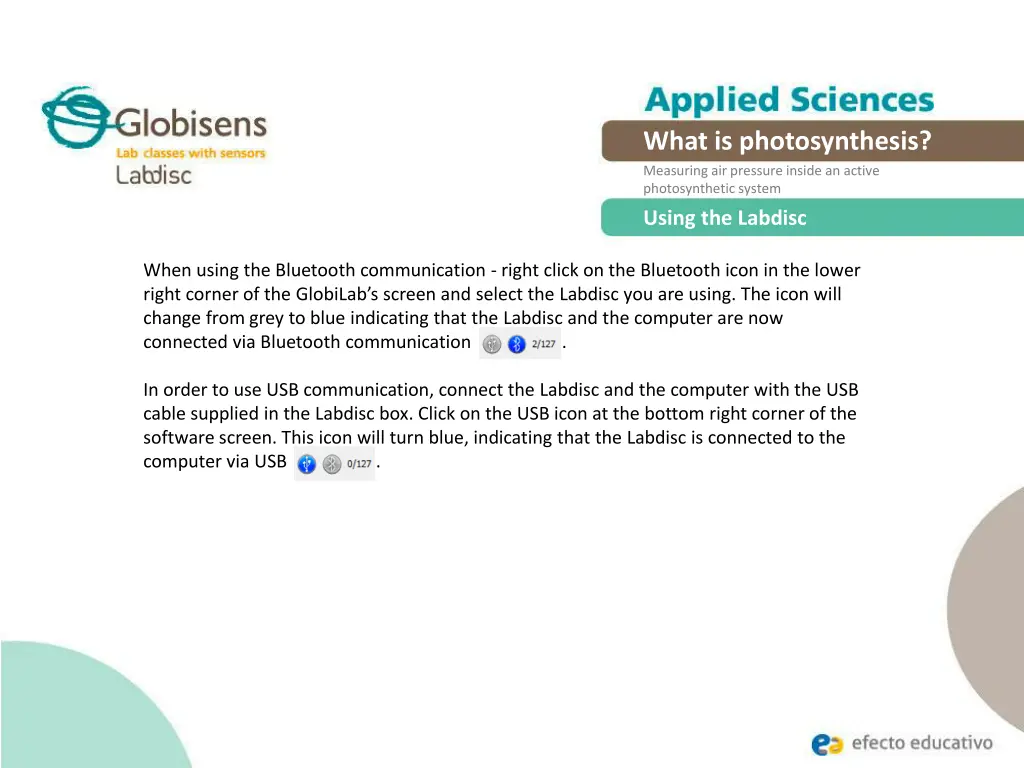 Globisens
Lab classes with sensors
Labdisc

Applied Sciences

What is photosynthesis?

Measuring air pressure inside an active photosynthetic system

Using the Labdisc

When using the Bluetooth communication - right click on the Bluetooth icon in the lower right corner of the GlobiLab's screen and select the Labdisc you are using. The icon will change from grey to blue indicating that the Labdisc and the computer are now connected via Bluetooth communication 2/127 .

In order to use USB communication, connect the Labdisc and the computer with the USB cable supplied in the Labdisc box. Click on the USB icon at the bottom right corner of the software screen. This icon will turn blue, indicating that the Labdisc is connected to the computer via USB 0/127 .

efecto educativo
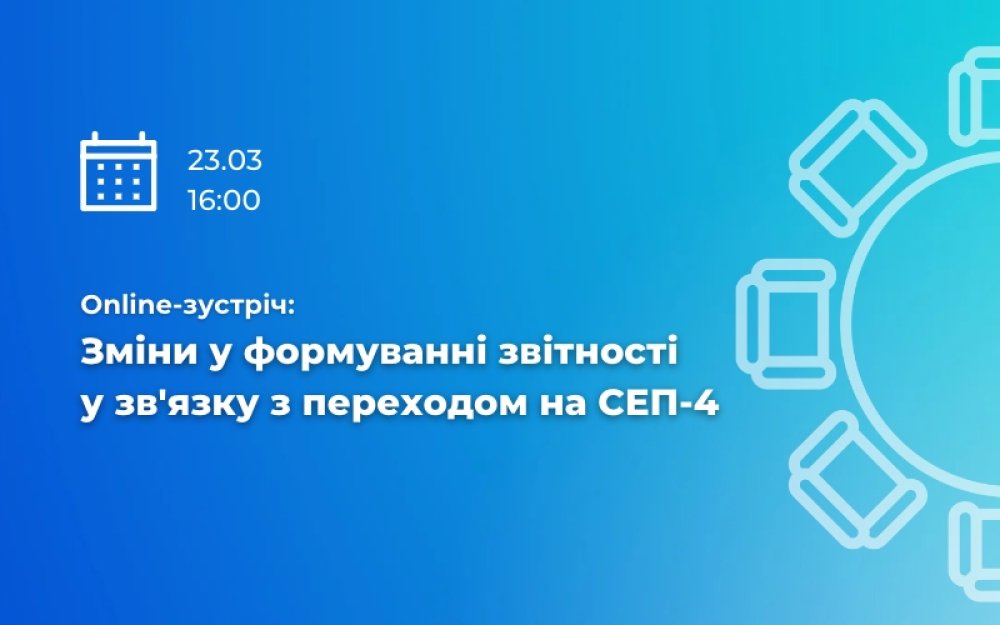 23.03
16:00

Online-зустріч:
Зміни у формуванні звітності у зв'язку з переходом на СЕП-4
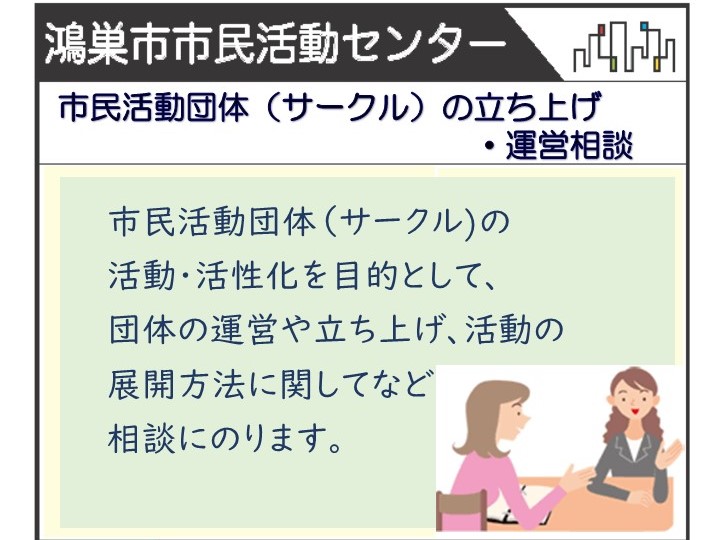 鴻巣市市民活動センター

市民活動団体（サークル）の立ち上げ
・運営相談

市民活動団体(サークル)の
活動・活性化を目的として、
団体の運営や立ち上げ、活動の
展開方法に関してなど
相談にのります。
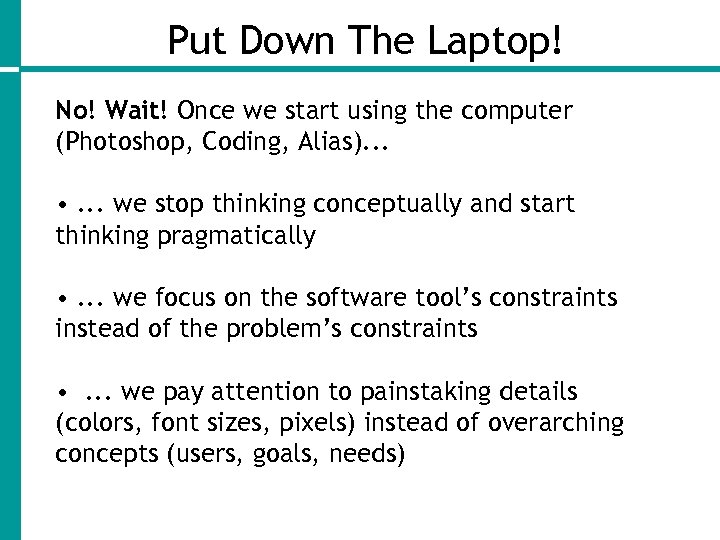 Put Down The Laptop!

No! Wait! Once we start using the computer (Photoshop, Coding, Alias)...

• ... we stop thinking conceptually and start thinking pragmatically

• ... we focus on the software tool's constraints instead of the problem's constraints

• ... we pay attention to painstaking details (colors, font sizes, pixels) instead of overarching concepts (users, goals, needs)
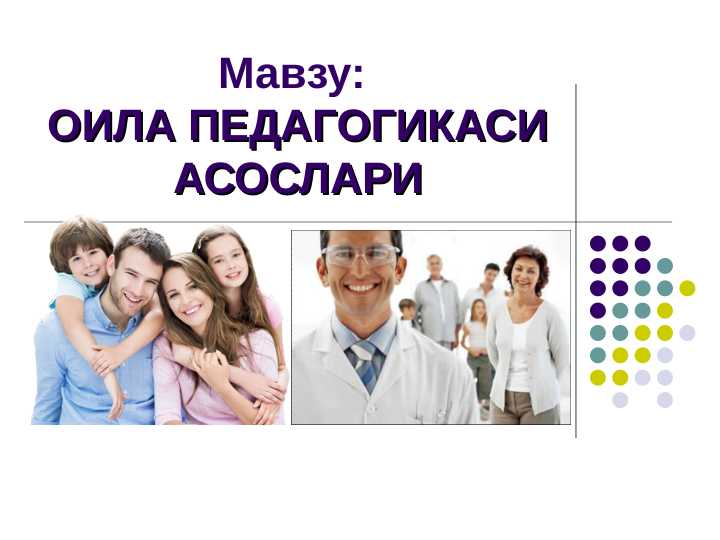 Мавзу:
ОИЛА ПЕДАГОГИКАСИ АСОСЛАРИ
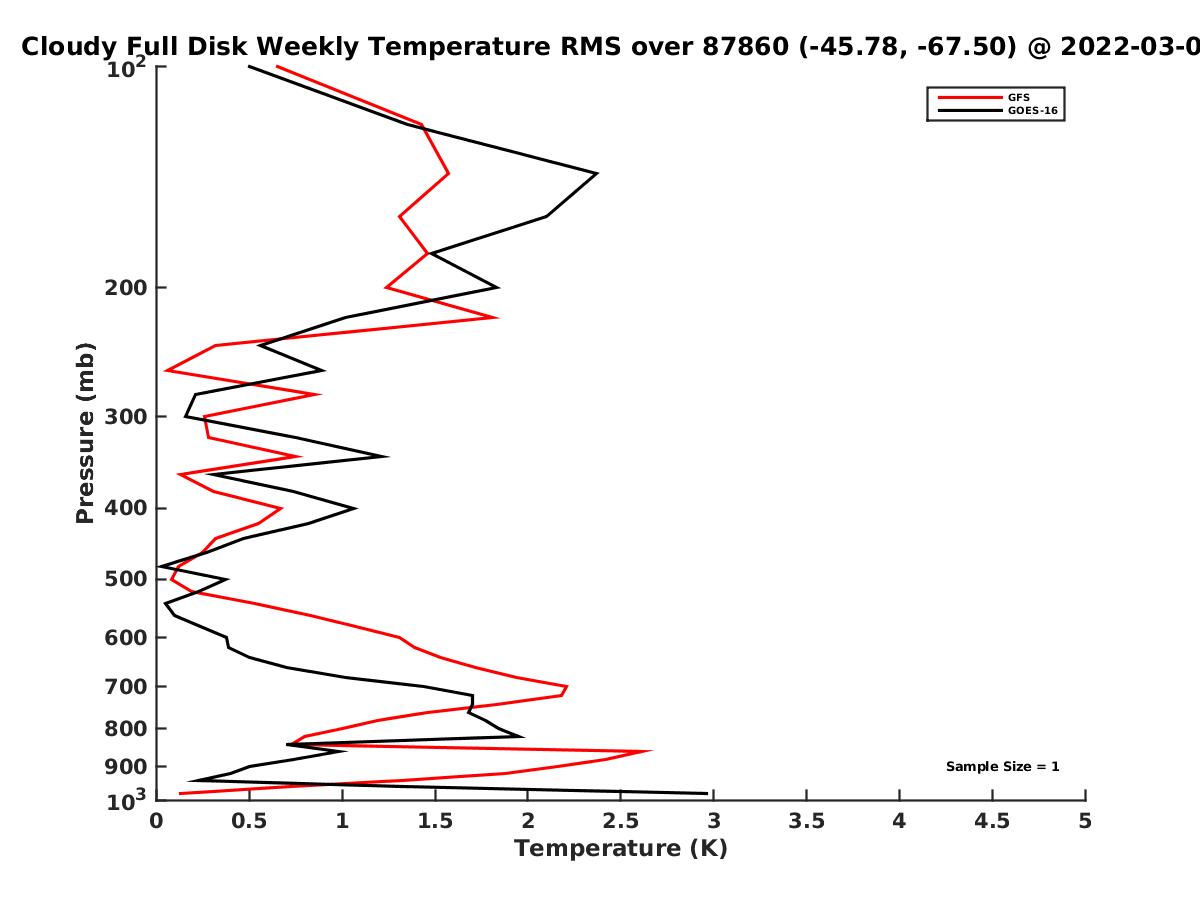 Cloudy Full Disk Weekly Temperature RMS over 87860 (-45.78, -67.50) @ 2022-03-0

GFS
GOES-16

Pressure (mb)

$10^2$
200
300
400
500
600
700
800
900
$10^3$

Sample Size = 1

0
0.5
1
1.5
2
2.5
3
3.5
4
4.5
5
Temperature (K)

********************

* [Required action] Set down the entries above again exactly, minus any image.

* [Finished exercise]
 Globisens
Lab classes with sensors
Labdisc

Applied Sciences

What is photosynthesis?

Measuring air pressure inside an active photosynthetic system

Using the Labdisc

When using the Bluetooth communication - right click on the Bluetooth icon in the lower right corner of the GlobiLab's screen and select the Labdisc you are using. The icon will change from grey to blue indicating that the Labdisc and the computer are now connected via Bluetooth communication 2/127 .

In order to use USB communication, connect the Labdisc and the computer with the USB cable supplied in the Labdisc box. Click on the USB icon at the bottom right corner of the software screen. This icon will turn blue, indicating that the Labdisc is connected to the computer via USB 0/127 .

efecto educativo
 23.03
16:00

Online-зустріч:
Зміни у формуванні звітності у зв'язку з переходом на СЕП-4
 鴻巣市市民活動センター

市民活動団体（サークル）の立ち上げ
・運営相談

市民活動団体(サークル)の
活動・活性化を目的として、
団体の運営や立ち上げ、活動の
展開方法に関してなど
相談にのります。
 Put Down The Laptop!

No! Wait! Once we start using the computer (Photoshop, Coding, Alias)...

• ... we stop thinking conceptually and start thinking pragmatically

• ... we focus on the software tool's constraints instead of the problem's constraints

• ... we pay attention to painstaking details (colors, font sizes, pixels) instead of overarching concepts (users, goals, needs)
 Мавзу:
ОИЛА ПЕДАГОГИКАСИ АСОСЛАРИ
 Cloudy Full Disk Weekly Temperature RMS over 87860 (-45.78, -67.50) @ 2022-03-0

GFS
GOES-16

Pressure (mb)

$10^2$
200
300
400
500
600
700
800
900
$10^3$

Sample Size = 1

0
0.5
1
1.5
2
2.5
3
3.5
4
4.5
5
Temperature (K)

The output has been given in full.